Baseline characteristics
The baseline demographics and disease characteristics of the AS patients in our study are shown in Table 1. The mean age of the population was 37.3±7.9 years, and the mean disease duration was 5.1±3.4 years. All patients were treated initially with NSAIDs and/or DMARDs for a mean of 31.9±20.0 months before the beginning of anti-TNF therapy and showed positive responses to this conventional therapy. Anti-TNF therapy was determined when reactivation of the disease activity (by BASDAI score ≥4) was verified. Administration of NSAIDs was maintained for all of the patients except two because these showed poor adherence to oral medication.
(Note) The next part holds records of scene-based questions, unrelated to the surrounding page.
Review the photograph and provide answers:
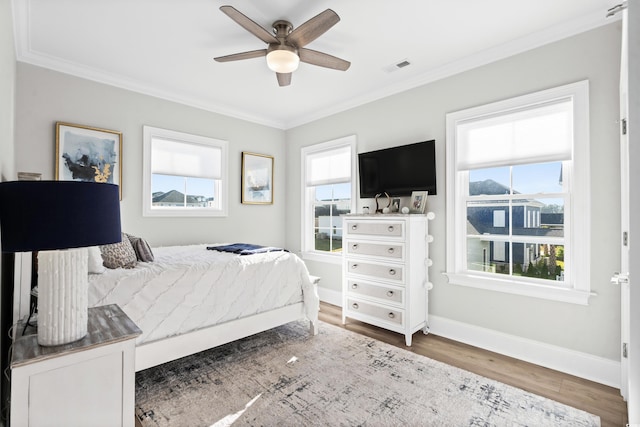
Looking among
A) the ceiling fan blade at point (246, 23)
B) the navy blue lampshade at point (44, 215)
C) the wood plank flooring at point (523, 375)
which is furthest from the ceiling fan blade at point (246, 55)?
the wood plank flooring at point (523, 375)

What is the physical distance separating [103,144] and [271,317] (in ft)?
8.19

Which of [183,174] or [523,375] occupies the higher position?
[183,174]

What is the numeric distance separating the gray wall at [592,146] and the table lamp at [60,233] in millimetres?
2896

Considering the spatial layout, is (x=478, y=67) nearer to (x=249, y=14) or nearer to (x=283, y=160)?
(x=249, y=14)

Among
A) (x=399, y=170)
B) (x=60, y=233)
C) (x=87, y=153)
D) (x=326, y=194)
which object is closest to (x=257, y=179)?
(x=326, y=194)

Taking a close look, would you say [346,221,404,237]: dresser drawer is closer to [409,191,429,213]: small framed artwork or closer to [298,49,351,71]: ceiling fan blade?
[409,191,429,213]: small framed artwork

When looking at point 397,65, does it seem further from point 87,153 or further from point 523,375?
point 87,153

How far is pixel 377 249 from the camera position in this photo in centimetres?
317

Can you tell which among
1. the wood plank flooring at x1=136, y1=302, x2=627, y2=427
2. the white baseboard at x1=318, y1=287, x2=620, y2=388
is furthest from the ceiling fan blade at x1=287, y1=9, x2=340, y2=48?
the white baseboard at x1=318, y1=287, x2=620, y2=388

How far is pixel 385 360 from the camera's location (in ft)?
8.54

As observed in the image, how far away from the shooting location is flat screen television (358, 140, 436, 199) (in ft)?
10.5

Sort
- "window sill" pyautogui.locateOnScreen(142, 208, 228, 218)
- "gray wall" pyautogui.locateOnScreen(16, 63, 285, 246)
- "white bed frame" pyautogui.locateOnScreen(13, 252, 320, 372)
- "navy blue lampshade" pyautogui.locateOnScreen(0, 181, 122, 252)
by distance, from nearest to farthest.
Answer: "navy blue lampshade" pyautogui.locateOnScreen(0, 181, 122, 252), "white bed frame" pyautogui.locateOnScreen(13, 252, 320, 372), "gray wall" pyautogui.locateOnScreen(16, 63, 285, 246), "window sill" pyautogui.locateOnScreen(142, 208, 228, 218)

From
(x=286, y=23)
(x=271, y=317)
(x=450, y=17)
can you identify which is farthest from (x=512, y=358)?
(x=286, y=23)

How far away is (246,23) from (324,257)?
3055 millimetres
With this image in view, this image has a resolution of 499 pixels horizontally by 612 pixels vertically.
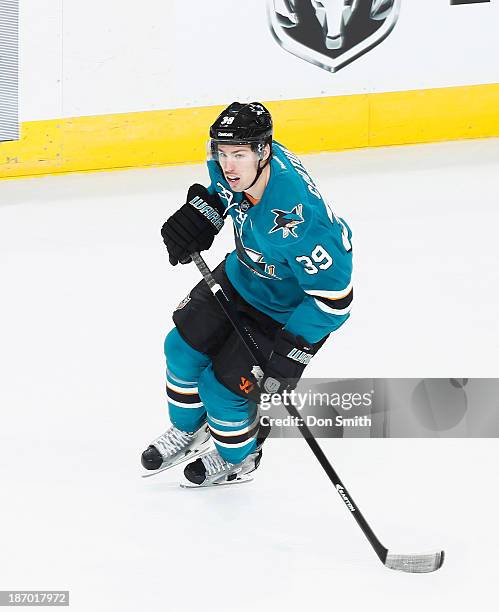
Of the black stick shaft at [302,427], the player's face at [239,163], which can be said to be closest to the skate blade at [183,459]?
the black stick shaft at [302,427]

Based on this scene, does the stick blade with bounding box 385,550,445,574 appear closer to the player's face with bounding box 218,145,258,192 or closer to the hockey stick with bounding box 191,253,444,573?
the hockey stick with bounding box 191,253,444,573

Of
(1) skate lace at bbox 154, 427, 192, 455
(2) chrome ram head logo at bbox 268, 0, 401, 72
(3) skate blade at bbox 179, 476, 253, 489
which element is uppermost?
(2) chrome ram head logo at bbox 268, 0, 401, 72

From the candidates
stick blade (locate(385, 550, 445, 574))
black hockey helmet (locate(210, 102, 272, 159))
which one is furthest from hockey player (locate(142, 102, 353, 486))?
stick blade (locate(385, 550, 445, 574))

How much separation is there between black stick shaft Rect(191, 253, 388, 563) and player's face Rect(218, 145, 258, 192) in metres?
0.33

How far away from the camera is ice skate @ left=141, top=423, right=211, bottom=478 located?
2.63 meters

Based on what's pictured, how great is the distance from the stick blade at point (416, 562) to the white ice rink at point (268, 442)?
0.03 m

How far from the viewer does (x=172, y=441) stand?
8.79 ft

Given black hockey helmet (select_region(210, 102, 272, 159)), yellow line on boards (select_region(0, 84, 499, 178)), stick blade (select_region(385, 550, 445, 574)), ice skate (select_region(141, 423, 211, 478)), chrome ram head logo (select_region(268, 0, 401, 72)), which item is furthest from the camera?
yellow line on boards (select_region(0, 84, 499, 178))

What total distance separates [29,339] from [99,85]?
1989 millimetres

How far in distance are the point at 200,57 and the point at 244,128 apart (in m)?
2.81

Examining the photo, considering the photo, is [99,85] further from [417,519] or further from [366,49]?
[417,519]

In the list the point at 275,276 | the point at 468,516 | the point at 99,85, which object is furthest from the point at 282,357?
the point at 99,85

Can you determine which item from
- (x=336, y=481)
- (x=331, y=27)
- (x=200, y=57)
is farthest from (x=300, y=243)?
(x=200, y=57)

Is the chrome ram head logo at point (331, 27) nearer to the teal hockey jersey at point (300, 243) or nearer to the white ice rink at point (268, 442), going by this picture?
the white ice rink at point (268, 442)
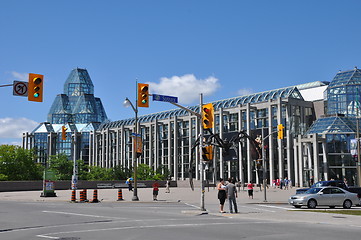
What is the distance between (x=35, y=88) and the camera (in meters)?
18.4

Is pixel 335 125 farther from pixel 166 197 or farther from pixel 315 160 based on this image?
pixel 166 197

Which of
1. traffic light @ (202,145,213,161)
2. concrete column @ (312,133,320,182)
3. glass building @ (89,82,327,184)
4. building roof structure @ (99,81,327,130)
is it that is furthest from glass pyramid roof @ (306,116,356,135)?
traffic light @ (202,145,213,161)

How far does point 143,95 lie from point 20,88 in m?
5.79

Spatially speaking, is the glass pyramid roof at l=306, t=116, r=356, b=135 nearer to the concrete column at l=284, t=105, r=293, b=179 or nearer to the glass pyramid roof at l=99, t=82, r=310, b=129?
the concrete column at l=284, t=105, r=293, b=179

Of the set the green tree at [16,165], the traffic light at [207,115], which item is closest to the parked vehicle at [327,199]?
the traffic light at [207,115]

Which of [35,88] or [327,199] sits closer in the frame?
[35,88]

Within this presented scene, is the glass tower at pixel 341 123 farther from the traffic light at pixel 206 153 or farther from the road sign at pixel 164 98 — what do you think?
the road sign at pixel 164 98

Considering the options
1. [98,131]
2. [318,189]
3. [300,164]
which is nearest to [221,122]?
[300,164]

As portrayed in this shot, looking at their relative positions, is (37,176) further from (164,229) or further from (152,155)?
(164,229)

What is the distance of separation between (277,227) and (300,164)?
191ft

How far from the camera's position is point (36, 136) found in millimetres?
145125

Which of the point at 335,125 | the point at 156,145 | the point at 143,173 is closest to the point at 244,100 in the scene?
the point at 335,125

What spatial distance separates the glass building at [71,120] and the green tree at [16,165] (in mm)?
67477

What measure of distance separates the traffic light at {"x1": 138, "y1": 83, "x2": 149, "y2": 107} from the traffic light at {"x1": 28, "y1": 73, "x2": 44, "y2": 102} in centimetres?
486
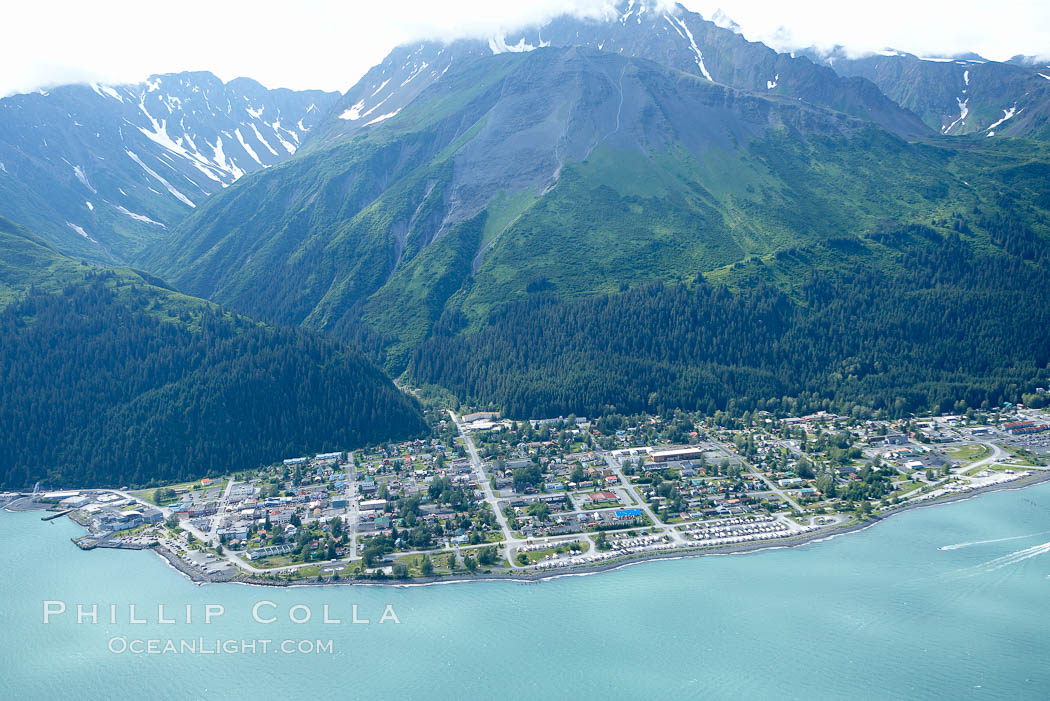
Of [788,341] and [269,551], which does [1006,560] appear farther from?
[269,551]

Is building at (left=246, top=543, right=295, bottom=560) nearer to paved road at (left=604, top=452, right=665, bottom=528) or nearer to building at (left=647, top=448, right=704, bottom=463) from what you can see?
paved road at (left=604, top=452, right=665, bottom=528)

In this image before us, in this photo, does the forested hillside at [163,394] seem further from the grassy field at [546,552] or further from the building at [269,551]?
the grassy field at [546,552]

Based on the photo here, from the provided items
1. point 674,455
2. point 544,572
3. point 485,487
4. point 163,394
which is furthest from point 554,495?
point 163,394

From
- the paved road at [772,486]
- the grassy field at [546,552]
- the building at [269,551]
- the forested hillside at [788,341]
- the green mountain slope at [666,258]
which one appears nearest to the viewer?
the grassy field at [546,552]

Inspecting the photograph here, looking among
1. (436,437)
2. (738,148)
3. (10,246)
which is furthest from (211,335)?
(738,148)

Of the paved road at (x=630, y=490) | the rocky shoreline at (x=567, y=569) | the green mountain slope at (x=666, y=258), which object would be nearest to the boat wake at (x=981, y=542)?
the rocky shoreline at (x=567, y=569)

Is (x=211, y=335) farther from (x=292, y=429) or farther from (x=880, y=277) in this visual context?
(x=880, y=277)
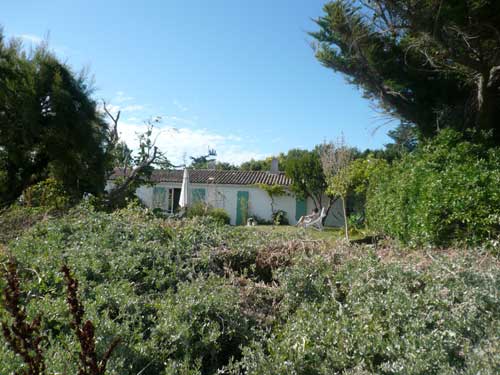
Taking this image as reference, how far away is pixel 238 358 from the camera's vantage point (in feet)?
8.06

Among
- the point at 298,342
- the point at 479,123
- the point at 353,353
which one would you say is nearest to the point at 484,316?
the point at 353,353

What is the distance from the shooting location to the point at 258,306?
2863 mm

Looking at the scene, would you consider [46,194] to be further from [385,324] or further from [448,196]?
[385,324]

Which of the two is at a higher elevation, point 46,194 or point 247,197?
point 247,197

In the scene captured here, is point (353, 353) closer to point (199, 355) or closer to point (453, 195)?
point (199, 355)

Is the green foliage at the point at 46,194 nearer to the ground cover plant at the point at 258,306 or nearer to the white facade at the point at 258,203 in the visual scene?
the ground cover plant at the point at 258,306

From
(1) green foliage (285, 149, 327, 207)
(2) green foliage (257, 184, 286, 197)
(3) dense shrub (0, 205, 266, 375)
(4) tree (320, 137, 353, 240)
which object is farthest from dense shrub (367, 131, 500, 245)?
(2) green foliage (257, 184, 286, 197)

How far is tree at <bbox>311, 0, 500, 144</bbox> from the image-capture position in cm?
667

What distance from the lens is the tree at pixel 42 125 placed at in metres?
7.61

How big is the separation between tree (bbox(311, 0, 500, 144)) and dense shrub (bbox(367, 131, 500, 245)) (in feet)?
4.66

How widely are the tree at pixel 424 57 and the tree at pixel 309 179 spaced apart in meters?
14.0

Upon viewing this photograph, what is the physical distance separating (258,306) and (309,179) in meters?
21.9

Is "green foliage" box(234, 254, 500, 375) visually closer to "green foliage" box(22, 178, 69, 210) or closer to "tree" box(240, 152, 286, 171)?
"green foliage" box(22, 178, 69, 210)


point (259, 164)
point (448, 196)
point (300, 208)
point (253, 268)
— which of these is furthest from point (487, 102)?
point (259, 164)
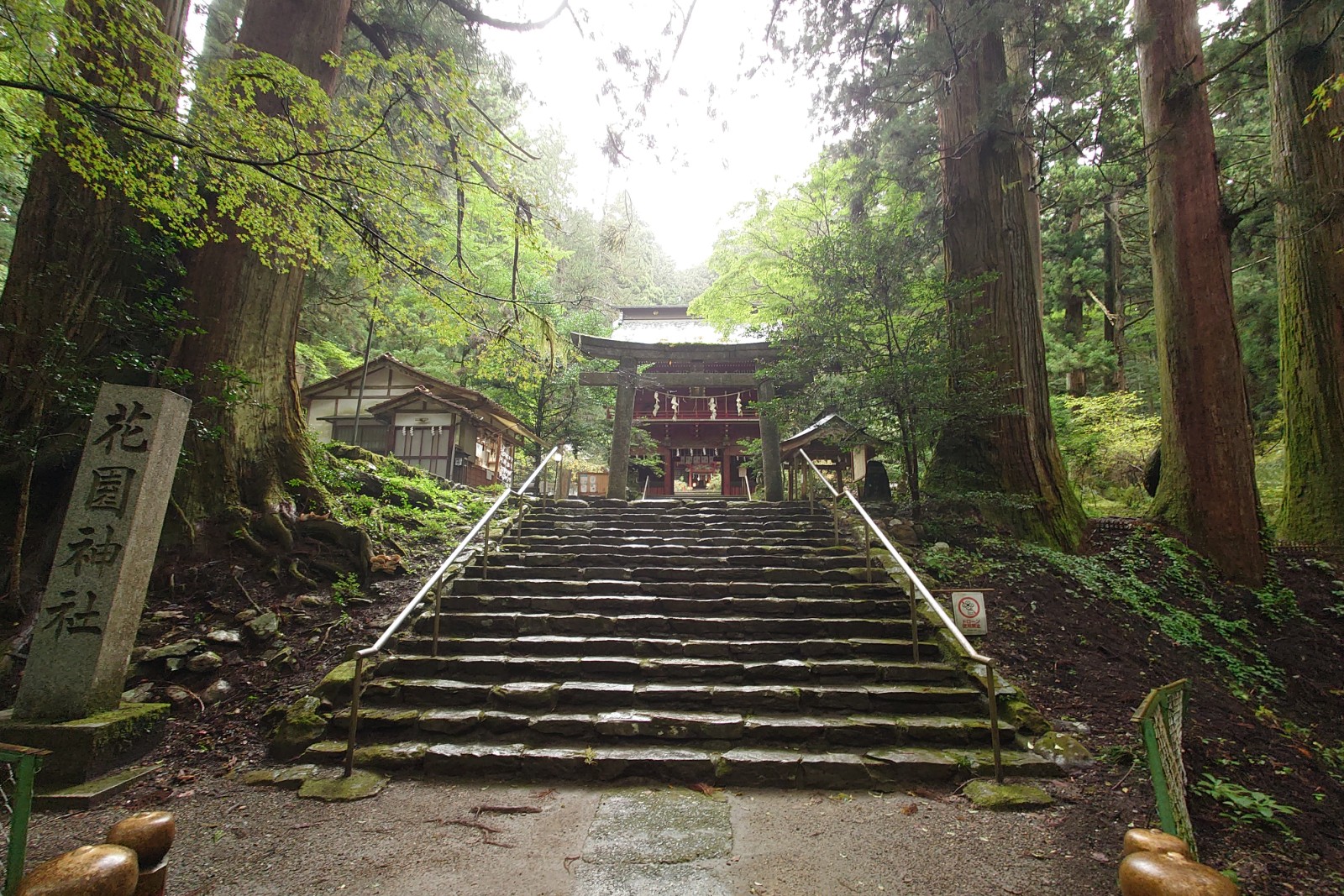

Prevalence of anemia at the initiation of anti-TNF therapy
Anemia was defined on the basis of the WHO criteria.[14] Of 43 patients, twelve (6 males and 6 females) were found to have anemia (27.9%), and the mean hemoglobin level was 11.6±0.9 gm/dl. Of these, four of the twelve showed an ACD pattern and eight showed an IDA pattern (mean hemoglobin level 11.8±1.5 and 11.6±0.7 gm/dl, respectively). Only one female patient with an ACD pattern had severe anemia (hemoglobin level <10 gm/dl). Among the patients with an IDA pattern, three female patients with a hemoglobin level below 10 gm/dl received an iron supplement. This data suggests that anemia is not uncommon in patients with AS, especially with increased disease activity.

Effects of anti-TNF therapy on hemoglobin level and clinical assessments at week 32
Patients who received anti-TNF agents demonstrated statistically significant reductions in their ESR, CRP and BASDAI scores at week 32 when compared with the baseline. The mean hemoglobin levels also significantly improved from 13.8 to 14.3 gm/dl (p=0.001) (Table 2).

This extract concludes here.